- **Objetivo da tarefa**
Retome o texto sobre o bate-boca entre Giannotti e Ianni em Caxambu e continue-o a partir da última frase apresentada.

- **Trecho selecionado**
_ _ _ _

CAXAMBU, MG - O que prometia ser uma desinteressante mesa-redonda sobre bolsas de estudo transformou-se, na noite de anteontem, num bate-boca entre dois pesos-pesados da academia brasileira: o professor de filosofia José Arthur Giannotti, presidente do Centro Brasileiro de Análise e Planejamento, e o sociólogo Octávio Ianni, professor da Unicamp. Ianni acusou parte dos debatedores de pensar a política de bolsas de estudo para mestrado e doutorado de maneira excessivamente tecnocrática.
"Antes de discutir isso, deveríamos discutir que universidade queremos. Isso não foi colocado, então não sei do que vocês estão falando. Acho que é de uma universidade de modelo tecnocrático, que é o contrário da universidade na qual acredito", afirmou o professor. "O que está por trás desta discussão é a proposta de privatizar a universidade." Giannotti, que não fora citado por Ianni, decidiu reagir. Acusou o sociólogo de fazer uma "operação ideológica" e de usar "demagogia", Ianni, da platéia, gritou: "Não faça isso, Giannotti. Você entendeu bem o que eu disse é está sofismando. Não faça isso."
Curioso, nessa briga, é que ela envolve dois professores com histórias muito parecidas. Tanto Giannotti quanto Ianni eram professores da USP e foram aposentados compulsoriamente pelo AI-5 em 1969, assim como o presidente Fernando Henrique Cardoso. Giannotti e Ianni tomaram caminhos diferentes depois disso. Também tem opiniões divergentes sobre o governo Fernando Henrique e, nas entrelinhas, era um pouco sobre isso que estavam discutindo anteontem. Giannotti é amigo pessoal do presidente. Construiu fama de polemista vigoroso e não deixa sem resposta as críticas a certas políticas do atual governo que ajudou a formular. Ianni permanece fiel ao ideário da esquerda que compartilhou no passado com Fernando Henrique e Giannotti.

_ _ _ _

- **Dados armazenados**
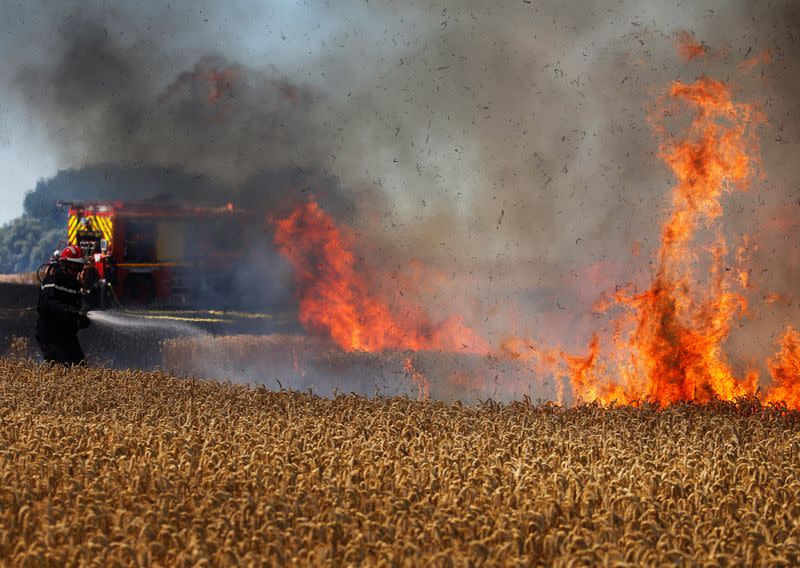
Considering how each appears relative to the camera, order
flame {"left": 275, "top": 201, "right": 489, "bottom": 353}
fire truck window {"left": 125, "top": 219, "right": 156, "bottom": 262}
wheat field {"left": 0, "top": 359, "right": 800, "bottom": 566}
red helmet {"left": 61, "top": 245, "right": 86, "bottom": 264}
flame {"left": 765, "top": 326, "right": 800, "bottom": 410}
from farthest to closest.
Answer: fire truck window {"left": 125, "top": 219, "right": 156, "bottom": 262}
flame {"left": 275, "top": 201, "right": 489, "bottom": 353}
red helmet {"left": 61, "top": 245, "right": 86, "bottom": 264}
flame {"left": 765, "top": 326, "right": 800, "bottom": 410}
wheat field {"left": 0, "top": 359, "right": 800, "bottom": 566}

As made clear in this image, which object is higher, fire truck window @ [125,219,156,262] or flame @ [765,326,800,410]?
fire truck window @ [125,219,156,262]

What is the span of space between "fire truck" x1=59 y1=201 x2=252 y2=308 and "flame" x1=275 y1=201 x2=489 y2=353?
2.79 metres

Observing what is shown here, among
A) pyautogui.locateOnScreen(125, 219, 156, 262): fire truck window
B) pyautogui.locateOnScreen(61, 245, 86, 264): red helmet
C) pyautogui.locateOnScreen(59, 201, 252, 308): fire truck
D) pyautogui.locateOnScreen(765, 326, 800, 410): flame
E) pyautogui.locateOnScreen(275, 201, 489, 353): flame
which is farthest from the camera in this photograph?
pyautogui.locateOnScreen(125, 219, 156, 262): fire truck window

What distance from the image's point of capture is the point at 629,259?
56.6 ft

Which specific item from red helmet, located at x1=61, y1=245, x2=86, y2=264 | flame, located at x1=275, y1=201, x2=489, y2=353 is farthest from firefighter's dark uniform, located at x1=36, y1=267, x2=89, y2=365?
flame, located at x1=275, y1=201, x2=489, y2=353

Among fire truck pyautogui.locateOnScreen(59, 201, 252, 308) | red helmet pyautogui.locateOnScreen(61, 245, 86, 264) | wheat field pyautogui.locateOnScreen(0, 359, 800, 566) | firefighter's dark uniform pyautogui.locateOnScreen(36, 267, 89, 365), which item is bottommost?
wheat field pyautogui.locateOnScreen(0, 359, 800, 566)

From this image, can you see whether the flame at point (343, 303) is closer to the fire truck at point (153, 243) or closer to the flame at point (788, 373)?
the fire truck at point (153, 243)

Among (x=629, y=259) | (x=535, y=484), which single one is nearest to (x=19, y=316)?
(x=629, y=259)

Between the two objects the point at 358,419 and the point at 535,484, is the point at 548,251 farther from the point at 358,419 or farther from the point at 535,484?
the point at 535,484

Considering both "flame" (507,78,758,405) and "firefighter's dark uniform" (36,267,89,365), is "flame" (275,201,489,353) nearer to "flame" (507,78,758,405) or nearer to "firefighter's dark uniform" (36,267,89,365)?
"firefighter's dark uniform" (36,267,89,365)

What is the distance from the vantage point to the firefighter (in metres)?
15.4

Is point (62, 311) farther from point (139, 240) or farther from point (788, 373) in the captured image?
point (139, 240)

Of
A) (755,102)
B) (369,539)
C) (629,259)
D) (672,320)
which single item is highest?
(755,102)

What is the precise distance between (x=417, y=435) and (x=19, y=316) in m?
17.3
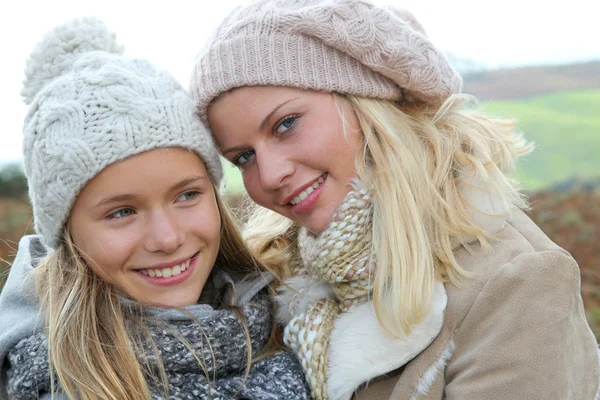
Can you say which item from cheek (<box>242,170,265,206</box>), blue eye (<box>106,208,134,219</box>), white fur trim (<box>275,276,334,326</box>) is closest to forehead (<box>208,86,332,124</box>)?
cheek (<box>242,170,265,206</box>)

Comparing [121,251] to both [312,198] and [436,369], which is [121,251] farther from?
[436,369]

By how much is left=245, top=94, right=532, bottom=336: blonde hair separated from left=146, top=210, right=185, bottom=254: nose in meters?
0.73

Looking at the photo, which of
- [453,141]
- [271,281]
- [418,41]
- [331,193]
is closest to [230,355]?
[271,281]

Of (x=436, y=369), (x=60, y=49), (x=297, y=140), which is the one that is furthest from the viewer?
(x=60, y=49)

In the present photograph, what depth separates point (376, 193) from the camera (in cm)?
272

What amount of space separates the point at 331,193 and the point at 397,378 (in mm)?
724

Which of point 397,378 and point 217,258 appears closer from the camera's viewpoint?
point 397,378

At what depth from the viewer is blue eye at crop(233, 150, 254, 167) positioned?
2891 mm

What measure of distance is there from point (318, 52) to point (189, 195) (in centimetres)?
74

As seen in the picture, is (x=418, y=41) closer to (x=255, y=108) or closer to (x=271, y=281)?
(x=255, y=108)

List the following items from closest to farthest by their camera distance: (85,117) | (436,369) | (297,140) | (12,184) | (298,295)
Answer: (436,369)
(85,117)
(297,140)
(298,295)
(12,184)

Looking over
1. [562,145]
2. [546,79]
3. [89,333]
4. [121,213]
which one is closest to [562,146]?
[562,145]

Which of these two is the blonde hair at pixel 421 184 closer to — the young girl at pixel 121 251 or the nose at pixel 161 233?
the young girl at pixel 121 251

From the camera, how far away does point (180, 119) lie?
8.99ft
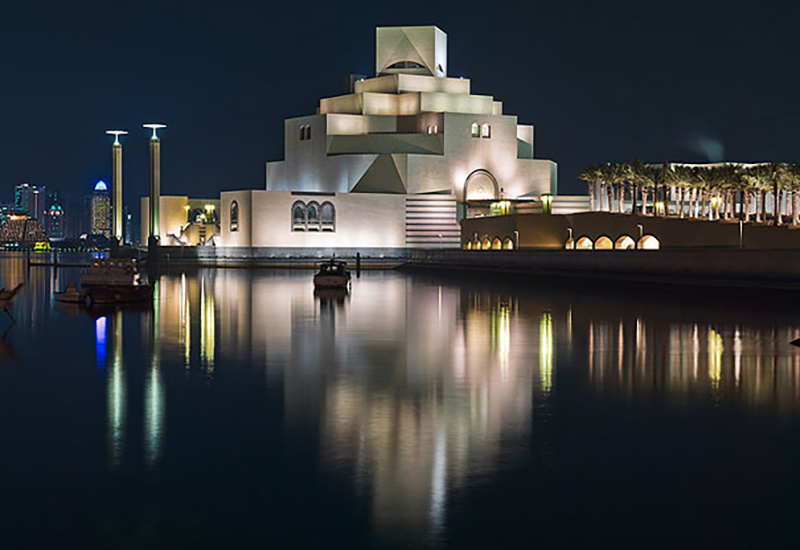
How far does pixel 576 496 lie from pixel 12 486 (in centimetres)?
478

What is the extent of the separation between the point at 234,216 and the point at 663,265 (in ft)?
157

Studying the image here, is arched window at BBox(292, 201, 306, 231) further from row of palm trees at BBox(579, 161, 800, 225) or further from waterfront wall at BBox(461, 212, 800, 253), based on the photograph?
row of palm trees at BBox(579, 161, 800, 225)

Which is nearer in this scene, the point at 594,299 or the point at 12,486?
the point at 12,486

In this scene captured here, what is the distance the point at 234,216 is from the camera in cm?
8200

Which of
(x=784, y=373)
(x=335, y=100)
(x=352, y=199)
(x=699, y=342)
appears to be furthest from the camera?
(x=335, y=100)

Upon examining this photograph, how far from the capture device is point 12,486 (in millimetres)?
8555

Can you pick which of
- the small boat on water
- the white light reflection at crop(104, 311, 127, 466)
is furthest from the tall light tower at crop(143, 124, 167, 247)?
the white light reflection at crop(104, 311, 127, 466)

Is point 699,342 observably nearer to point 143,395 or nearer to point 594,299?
point 143,395

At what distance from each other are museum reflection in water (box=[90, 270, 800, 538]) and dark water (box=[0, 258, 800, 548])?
0.05 meters

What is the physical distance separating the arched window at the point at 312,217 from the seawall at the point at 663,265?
69.9 ft

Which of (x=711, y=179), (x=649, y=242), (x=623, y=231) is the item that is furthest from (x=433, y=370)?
(x=711, y=179)

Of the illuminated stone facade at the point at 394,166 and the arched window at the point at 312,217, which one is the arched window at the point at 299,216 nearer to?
the illuminated stone facade at the point at 394,166

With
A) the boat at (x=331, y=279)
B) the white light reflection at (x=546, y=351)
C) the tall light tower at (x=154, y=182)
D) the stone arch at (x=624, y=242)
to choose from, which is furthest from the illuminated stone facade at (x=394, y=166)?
the white light reflection at (x=546, y=351)

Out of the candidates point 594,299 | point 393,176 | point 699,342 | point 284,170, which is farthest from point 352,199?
point 699,342
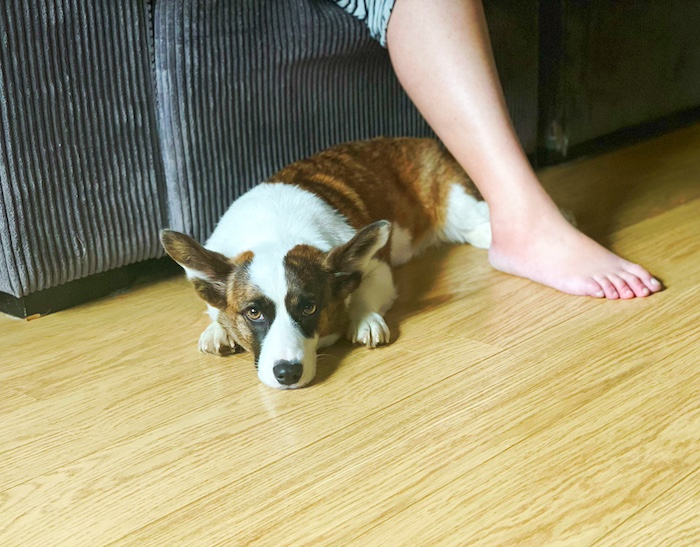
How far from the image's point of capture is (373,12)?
6.35ft

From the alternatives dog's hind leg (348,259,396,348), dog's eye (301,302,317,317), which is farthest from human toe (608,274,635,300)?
dog's eye (301,302,317,317)

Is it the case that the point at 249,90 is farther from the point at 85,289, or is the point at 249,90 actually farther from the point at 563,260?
the point at 563,260

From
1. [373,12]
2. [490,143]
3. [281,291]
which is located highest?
[373,12]

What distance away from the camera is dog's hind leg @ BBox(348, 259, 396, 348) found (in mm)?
1522

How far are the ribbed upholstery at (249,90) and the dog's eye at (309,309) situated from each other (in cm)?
54

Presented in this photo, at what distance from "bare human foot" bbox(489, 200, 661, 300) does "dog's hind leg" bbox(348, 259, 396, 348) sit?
0.28 m

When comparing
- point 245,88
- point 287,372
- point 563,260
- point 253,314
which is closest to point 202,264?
point 253,314

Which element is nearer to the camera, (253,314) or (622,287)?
(253,314)

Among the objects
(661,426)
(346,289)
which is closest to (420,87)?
(346,289)

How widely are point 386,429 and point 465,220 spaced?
41.4 inches

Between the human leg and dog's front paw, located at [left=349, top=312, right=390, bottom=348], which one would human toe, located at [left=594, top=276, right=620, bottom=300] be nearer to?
the human leg

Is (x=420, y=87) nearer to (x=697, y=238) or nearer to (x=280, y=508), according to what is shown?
(x=697, y=238)

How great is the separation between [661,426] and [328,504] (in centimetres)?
48

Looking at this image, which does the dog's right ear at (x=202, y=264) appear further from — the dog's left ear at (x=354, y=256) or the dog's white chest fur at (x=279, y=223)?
the dog's left ear at (x=354, y=256)
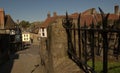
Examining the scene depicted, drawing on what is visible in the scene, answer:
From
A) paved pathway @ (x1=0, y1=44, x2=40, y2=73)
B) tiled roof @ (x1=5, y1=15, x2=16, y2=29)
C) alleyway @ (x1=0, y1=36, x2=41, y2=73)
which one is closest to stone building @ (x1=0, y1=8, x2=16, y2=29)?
tiled roof @ (x1=5, y1=15, x2=16, y2=29)

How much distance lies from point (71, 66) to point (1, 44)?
18.9m

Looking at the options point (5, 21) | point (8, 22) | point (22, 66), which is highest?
point (5, 21)

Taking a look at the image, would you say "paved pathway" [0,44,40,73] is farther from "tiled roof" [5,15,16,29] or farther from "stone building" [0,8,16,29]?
"tiled roof" [5,15,16,29]

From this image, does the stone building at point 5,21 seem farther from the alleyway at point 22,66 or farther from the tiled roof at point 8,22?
the alleyway at point 22,66

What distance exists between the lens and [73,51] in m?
4.86

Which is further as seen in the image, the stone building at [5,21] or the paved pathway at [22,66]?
the stone building at [5,21]

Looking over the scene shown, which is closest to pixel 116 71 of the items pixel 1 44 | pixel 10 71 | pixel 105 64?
pixel 105 64

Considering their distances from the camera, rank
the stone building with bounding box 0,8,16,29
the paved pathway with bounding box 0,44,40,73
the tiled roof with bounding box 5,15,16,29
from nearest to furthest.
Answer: the paved pathway with bounding box 0,44,40,73 → the stone building with bounding box 0,8,16,29 → the tiled roof with bounding box 5,15,16,29

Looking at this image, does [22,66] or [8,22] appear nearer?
[22,66]

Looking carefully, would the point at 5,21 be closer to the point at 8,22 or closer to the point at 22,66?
the point at 8,22

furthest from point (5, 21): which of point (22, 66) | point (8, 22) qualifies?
point (22, 66)

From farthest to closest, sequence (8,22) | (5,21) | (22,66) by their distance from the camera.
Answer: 1. (8,22)
2. (5,21)
3. (22,66)

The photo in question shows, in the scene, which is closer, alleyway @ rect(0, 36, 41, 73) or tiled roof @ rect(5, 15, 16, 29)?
alleyway @ rect(0, 36, 41, 73)

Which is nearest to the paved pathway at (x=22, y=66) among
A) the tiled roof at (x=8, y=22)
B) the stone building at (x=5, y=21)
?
the stone building at (x=5, y=21)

_ _ _ _

- **Quadro de resposta**
O estopim da discussão foi a apresentação do físico José Fernandes Perez, diretor-científico da Fundação de Amparo à Pesquisa do Estado de São Paulo. Em tom agressivo, fez um diagnostico sombrio da qualidade dos estudantes brasileiros de pós-graduação. "O Brasil não está formando pesquisadores, mas apenas pessoas com títulos acadêmicos." A propósito de uma pesquisa segundo a qual a idade média do estudante de mestrado é de 32 anos e a de doutorado, 38, alfinetou. "Nossos pesquisadores são velhos. Para mim, pesquisador velho é pesquisador morto."
Foi para criticar Perez que Ianni pediu a palavra e fez seu discurso. A platéia, formada por estudantes de mestrado e doutorado, solidarizou-se com Ianni, o que levou Giannotti a chamar de "demagógico" o discurso do sociólogo. Uma estudante perguntou a Perez se "burocrata velho também era burocrata morto". Perez pediu desculpas, mas o mediador do debate resolveu encerrar a sessão "porque o nível do debate passou do que seria aceitável".